■ Exercise directions ■
Make an exact copy of all the entries, with the pictures left out.

[begin Records]

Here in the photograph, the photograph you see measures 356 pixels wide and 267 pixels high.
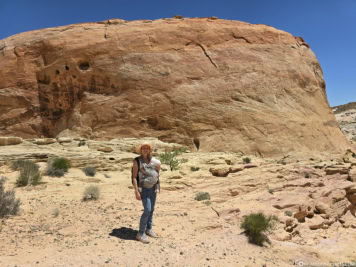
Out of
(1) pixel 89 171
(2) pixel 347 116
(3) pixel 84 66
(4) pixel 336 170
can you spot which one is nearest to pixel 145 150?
(1) pixel 89 171

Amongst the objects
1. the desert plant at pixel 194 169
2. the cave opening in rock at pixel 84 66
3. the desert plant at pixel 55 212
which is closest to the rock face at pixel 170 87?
the cave opening in rock at pixel 84 66

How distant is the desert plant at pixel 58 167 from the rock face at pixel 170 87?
6.00 metres

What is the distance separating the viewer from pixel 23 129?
18.0 meters

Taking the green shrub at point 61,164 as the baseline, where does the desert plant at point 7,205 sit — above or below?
below

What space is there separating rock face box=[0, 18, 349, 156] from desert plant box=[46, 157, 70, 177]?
6002mm

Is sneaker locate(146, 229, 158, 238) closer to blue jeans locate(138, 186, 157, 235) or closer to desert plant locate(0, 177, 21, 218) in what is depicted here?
blue jeans locate(138, 186, 157, 235)

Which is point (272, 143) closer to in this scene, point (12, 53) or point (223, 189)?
point (223, 189)

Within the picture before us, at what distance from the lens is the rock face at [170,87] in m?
16.7

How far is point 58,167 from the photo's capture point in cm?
1023

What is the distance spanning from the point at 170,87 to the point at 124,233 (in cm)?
1261

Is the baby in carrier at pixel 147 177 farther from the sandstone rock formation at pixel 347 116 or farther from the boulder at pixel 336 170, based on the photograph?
the sandstone rock formation at pixel 347 116

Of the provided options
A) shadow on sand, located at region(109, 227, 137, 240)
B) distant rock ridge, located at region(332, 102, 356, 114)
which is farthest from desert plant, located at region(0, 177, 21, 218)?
distant rock ridge, located at region(332, 102, 356, 114)

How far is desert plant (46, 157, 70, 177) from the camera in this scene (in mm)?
9648

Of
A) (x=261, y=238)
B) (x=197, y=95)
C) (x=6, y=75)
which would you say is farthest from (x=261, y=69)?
(x=6, y=75)
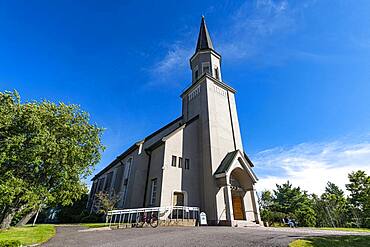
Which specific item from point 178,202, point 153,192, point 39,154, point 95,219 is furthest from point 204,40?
point 95,219

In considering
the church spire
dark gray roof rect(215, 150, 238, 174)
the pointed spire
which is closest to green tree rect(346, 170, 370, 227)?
dark gray roof rect(215, 150, 238, 174)

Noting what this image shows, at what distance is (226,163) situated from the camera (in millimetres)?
18766

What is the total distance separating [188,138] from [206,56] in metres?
12.8

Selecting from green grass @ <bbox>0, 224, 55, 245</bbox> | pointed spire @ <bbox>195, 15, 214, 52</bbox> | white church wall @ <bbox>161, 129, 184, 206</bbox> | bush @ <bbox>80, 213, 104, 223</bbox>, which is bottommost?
green grass @ <bbox>0, 224, 55, 245</bbox>

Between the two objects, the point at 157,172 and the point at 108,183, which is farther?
the point at 108,183

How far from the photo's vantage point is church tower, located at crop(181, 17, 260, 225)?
57.3 ft

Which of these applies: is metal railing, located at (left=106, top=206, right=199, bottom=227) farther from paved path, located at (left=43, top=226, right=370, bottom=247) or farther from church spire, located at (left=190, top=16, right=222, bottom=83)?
church spire, located at (left=190, top=16, right=222, bottom=83)

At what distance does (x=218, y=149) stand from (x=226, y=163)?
6.13ft

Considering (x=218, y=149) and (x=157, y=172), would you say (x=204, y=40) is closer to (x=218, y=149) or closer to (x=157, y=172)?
(x=218, y=149)

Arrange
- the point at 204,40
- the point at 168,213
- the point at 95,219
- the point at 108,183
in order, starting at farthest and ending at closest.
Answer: the point at 204,40 < the point at 108,183 < the point at 95,219 < the point at 168,213

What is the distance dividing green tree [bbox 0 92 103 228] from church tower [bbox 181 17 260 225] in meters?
11.0

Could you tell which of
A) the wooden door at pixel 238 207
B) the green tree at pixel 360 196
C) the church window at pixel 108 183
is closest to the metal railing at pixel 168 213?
the wooden door at pixel 238 207

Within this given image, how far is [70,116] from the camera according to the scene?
53.8 feet

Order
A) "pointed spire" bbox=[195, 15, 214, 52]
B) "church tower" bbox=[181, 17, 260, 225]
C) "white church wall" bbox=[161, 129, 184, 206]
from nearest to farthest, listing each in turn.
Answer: "white church wall" bbox=[161, 129, 184, 206] < "church tower" bbox=[181, 17, 260, 225] < "pointed spire" bbox=[195, 15, 214, 52]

[end Records]

■ Full response ■
Here in the photograph, the photograph you see measures 356 pixels wide and 267 pixels high.
Out of
(1) pixel 89 171
(2) pixel 347 116
(3) pixel 84 66
(4) pixel 336 170
can you spot which one is nearest to pixel 145 150?
(1) pixel 89 171

Amongst the objects
1. the desert plant at pixel 194 169
2. the cave opening in rock at pixel 84 66
3. the desert plant at pixel 55 212
which is closest to the rock face at pixel 170 87?
the cave opening in rock at pixel 84 66

How distant is the desert plant at pixel 58 167 from the rock face at pixel 170 87?
6.00 metres

What is the distance separating the viewer from pixel 23 129?
18.0 meters

Taking the green shrub at point 61,164 as the baseline, where does the desert plant at point 7,205 sit — above or below?
below

What space is there separating rock face box=[0, 18, 349, 156] from desert plant box=[46, 157, 70, 177]?
6002mm

Is sneaker locate(146, 229, 158, 238) closer to blue jeans locate(138, 186, 157, 235) or closer to desert plant locate(0, 177, 21, 218) in what is depicted here?
blue jeans locate(138, 186, 157, 235)

Which is point (272, 143) closer to in this scene, point (12, 53) or point (223, 189)?
point (223, 189)

Within the picture before us, at what distance from the lens is the rock face at [170,87] in m?
16.7

How far is point 58,167 from the photo's capture point in cm?
1023

What is the distance spanning from the point at 170,87 to the point at 124,233 (in cm)?
1261

Is the baby in carrier at pixel 147 177 farther from the sandstone rock formation at pixel 347 116 or farther from the boulder at pixel 336 170, based on the photograph?
the sandstone rock formation at pixel 347 116

Of the provided options
A) shadow on sand, located at region(109, 227, 137, 240)
B) distant rock ridge, located at region(332, 102, 356, 114)
which is farthest from desert plant, located at region(0, 177, 21, 218)?
distant rock ridge, located at region(332, 102, 356, 114)

How far is desert plant (46, 157, 70, 177) from the camera in this scene (in mm)?
9648

Of
A) (x=261, y=238)
B) (x=197, y=95)
C) (x=6, y=75)
which would you say is farthest from (x=261, y=69)?
(x=6, y=75)
Which specific item from point 178,202, point 153,192, point 39,154, point 95,219 is furthest from point 204,40?
point 95,219

In considering
the church spire
dark gray roof rect(215, 150, 238, 174)
the pointed spire
which is closest to green tree rect(346, 170, 370, 227)?
dark gray roof rect(215, 150, 238, 174)

Noting what this image shows, at what distance is (226,163) situated from the camera (in millimetres)?
18766

What is the total distance separating [188,138] from [206,56] in metres?
12.8

Selecting from green grass @ <bbox>0, 224, 55, 245</bbox> | pointed spire @ <bbox>195, 15, 214, 52</bbox> | white church wall @ <bbox>161, 129, 184, 206</bbox> | bush @ <bbox>80, 213, 104, 223</bbox>, which is bottommost?
green grass @ <bbox>0, 224, 55, 245</bbox>

Between the two objects, the point at 157,172 and the point at 108,183, which is farther?
the point at 108,183

How far from the photo's vantage point is church tower, located at crop(181, 17, 260, 225)?
57.3 ft

Which of these applies: is metal railing, located at (left=106, top=206, right=199, bottom=227) farther from paved path, located at (left=43, top=226, right=370, bottom=247) or farther from church spire, located at (left=190, top=16, right=222, bottom=83)?
church spire, located at (left=190, top=16, right=222, bottom=83)

At what distance does (x=218, y=149) stand from (x=226, y=163)?
6.13ft

Considering (x=218, y=149) and (x=157, y=172), would you say (x=204, y=40) is closer to (x=218, y=149) or closer to (x=157, y=172)?
(x=218, y=149)

Arrange
- the point at 204,40
- the point at 168,213
- the point at 95,219
- the point at 108,183
in order, starting at farthest and ending at closest.
Answer: the point at 204,40 < the point at 108,183 < the point at 95,219 < the point at 168,213

What is the distance dividing green tree [bbox 0 92 103 228] from church tower [bbox 181 17 260 225] in meters?
11.0

Could you tell which of
A) the wooden door at pixel 238 207
B) the green tree at pixel 360 196
C) the church window at pixel 108 183
is closest to the metal railing at pixel 168 213?
the wooden door at pixel 238 207

Within this given image, how far is [70,116] from the camera according to the scene?
53.8 feet

Order
A) "pointed spire" bbox=[195, 15, 214, 52]
B) "church tower" bbox=[181, 17, 260, 225]
C) "white church wall" bbox=[161, 129, 184, 206]
from nearest to farthest, listing each in turn.
Answer: "white church wall" bbox=[161, 129, 184, 206] < "church tower" bbox=[181, 17, 260, 225] < "pointed spire" bbox=[195, 15, 214, 52]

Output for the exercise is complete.